In this context, I think sometimes of the story of Sophie Germain, who wanted to do mathematics in an age when women were not allowed to. She hid her books under the bed covers and studied at night by candlelight so her parents wouldn't find out. She taught herself Latin and Greek. She corresponded under the assumed name of Monsieur Le Blanc. In the age of the internet we have no cause for complaint.
So I would say that when you ask "What dynamometer?", the next step is that the expert tells you where to get one, and teaches you how to use it. There are people on the internet who enjoy doing so; even sometimes the people you're criticising, if you're nice to them about it.
And from their point of view, if they're tired of people who don't know what they're talking about criticising them, then they should teach them to be better critics. Turn them into a free resource.

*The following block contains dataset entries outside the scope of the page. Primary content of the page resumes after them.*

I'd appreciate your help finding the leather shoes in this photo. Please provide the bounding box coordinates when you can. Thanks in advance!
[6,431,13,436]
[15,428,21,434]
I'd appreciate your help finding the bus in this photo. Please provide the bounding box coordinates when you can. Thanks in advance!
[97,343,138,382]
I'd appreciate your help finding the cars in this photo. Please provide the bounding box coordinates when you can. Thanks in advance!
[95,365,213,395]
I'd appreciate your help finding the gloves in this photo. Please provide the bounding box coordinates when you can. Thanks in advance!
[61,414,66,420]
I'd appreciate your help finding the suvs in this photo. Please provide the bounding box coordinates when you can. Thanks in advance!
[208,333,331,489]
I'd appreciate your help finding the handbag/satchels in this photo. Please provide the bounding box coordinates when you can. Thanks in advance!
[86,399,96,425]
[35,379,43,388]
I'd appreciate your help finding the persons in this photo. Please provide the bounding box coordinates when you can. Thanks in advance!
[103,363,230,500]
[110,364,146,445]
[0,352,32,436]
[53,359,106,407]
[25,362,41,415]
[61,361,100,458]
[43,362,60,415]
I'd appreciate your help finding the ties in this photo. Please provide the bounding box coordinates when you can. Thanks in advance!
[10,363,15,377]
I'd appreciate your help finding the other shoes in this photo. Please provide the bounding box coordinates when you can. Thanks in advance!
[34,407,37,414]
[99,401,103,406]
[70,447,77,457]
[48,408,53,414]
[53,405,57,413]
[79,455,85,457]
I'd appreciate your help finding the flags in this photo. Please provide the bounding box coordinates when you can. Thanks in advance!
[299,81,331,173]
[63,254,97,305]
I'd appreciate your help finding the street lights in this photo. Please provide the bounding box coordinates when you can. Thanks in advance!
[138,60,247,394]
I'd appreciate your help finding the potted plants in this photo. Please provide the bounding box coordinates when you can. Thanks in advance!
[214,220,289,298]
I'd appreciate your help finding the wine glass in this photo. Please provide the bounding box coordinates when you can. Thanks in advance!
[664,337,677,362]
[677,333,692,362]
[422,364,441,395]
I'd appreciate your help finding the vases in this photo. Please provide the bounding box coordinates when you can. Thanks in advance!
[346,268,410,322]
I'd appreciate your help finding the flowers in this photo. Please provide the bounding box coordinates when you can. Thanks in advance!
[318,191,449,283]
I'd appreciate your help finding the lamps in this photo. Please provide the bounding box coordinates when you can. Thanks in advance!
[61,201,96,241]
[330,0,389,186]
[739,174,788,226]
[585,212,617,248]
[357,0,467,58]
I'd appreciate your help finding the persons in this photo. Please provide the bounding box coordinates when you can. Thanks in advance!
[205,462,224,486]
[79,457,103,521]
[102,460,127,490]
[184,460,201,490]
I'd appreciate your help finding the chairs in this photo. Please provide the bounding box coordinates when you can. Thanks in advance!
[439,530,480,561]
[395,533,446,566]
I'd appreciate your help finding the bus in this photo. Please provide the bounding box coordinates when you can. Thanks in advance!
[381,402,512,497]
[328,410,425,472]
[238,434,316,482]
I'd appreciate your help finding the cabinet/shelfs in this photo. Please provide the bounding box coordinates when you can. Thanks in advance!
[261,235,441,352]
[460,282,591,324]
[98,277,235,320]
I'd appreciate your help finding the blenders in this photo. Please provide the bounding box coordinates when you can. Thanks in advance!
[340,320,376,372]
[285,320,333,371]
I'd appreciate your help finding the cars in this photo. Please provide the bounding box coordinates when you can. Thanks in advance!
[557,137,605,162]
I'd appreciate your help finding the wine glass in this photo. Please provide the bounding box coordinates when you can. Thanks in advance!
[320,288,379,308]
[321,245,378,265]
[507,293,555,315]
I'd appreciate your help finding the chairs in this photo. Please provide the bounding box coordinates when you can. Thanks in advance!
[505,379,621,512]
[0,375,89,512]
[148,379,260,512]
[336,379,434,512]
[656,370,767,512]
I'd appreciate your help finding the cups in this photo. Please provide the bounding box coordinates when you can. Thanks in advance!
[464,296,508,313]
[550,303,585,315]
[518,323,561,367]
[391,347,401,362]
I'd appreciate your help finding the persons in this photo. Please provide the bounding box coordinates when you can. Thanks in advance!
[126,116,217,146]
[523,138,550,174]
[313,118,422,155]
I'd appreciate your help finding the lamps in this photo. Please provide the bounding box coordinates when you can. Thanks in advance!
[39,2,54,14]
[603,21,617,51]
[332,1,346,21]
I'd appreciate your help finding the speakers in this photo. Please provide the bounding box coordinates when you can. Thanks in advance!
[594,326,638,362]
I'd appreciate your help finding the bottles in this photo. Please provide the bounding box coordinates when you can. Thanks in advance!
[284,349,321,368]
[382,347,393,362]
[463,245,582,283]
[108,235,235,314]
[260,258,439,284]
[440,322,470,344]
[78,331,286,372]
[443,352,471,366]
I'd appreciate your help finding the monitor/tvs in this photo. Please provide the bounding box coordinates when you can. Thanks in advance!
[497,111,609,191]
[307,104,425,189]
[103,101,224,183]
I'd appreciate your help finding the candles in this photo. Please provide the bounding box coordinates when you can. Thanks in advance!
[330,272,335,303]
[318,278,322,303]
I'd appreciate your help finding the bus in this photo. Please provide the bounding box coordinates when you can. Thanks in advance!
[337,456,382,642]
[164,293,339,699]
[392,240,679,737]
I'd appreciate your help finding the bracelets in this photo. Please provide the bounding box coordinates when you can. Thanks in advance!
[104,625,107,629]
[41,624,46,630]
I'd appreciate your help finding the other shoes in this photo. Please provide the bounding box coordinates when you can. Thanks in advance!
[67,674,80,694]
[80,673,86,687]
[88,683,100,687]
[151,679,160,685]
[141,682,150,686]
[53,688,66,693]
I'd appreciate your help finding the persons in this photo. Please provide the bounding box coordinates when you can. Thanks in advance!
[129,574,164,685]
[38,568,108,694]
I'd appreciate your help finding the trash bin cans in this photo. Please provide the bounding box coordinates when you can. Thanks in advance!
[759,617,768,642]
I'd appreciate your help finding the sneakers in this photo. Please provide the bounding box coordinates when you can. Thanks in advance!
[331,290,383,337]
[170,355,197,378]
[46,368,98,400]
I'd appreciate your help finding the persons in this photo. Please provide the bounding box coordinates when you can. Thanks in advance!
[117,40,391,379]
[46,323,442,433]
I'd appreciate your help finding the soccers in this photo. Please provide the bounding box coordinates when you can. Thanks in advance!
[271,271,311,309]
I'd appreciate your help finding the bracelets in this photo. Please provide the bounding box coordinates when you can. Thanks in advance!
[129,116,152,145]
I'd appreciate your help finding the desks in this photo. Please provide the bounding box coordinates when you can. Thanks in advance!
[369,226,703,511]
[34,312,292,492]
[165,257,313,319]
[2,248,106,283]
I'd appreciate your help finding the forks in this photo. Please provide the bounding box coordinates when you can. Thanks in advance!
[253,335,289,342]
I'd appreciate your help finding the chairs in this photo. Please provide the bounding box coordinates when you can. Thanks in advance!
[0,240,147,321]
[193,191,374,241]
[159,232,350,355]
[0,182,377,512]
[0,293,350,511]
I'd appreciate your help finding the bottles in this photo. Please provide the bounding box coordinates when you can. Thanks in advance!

So Rob Wilson could tell you where to download his data, and someone could tell you how to get more data from the ITRDB database, and someone else could tell you how to get them into R, and how to plot them out, and how to look at the correlations between them, what it means, how others interpret it, and equip yourself to ask better questions and to argue. We're all on the same long and winding road, and we never stop learning. Those ahead of you can tell you ways to make the walking easier. Even if you only go a little of the way, it helps.
But it's still not easy, and not certain. What can I say? That's life.
An old CA post on trees as thermometers with (IIRR) a documented statistical analysis:
http://climateaudit.org/2009/08/28/the-lodgepole-pine-a-case-study/
Nullius, thank you for your thoughts. I think they are the right ones.
Of course I knew that the way you describe is the only way, taken either by me or someone i trust. I think I was put off by what seemed to me the casual way the recommendations in the post were tossed off. It isn't a simple thing to qualify or dis-qualify a complex statistical study.
If a weighty decision hangs on the validity of a study, the owner of the decision should of course insist that its authors have responses to the issues raised.
Thank you again.
Rob -
I don't know if you've read Jim Bouldin's posts on temperature reconstruction from tree rings, beginning with this, where he writes, "It is not an overstatement to say that all long term climatic estimates [from tree rings] are suspect."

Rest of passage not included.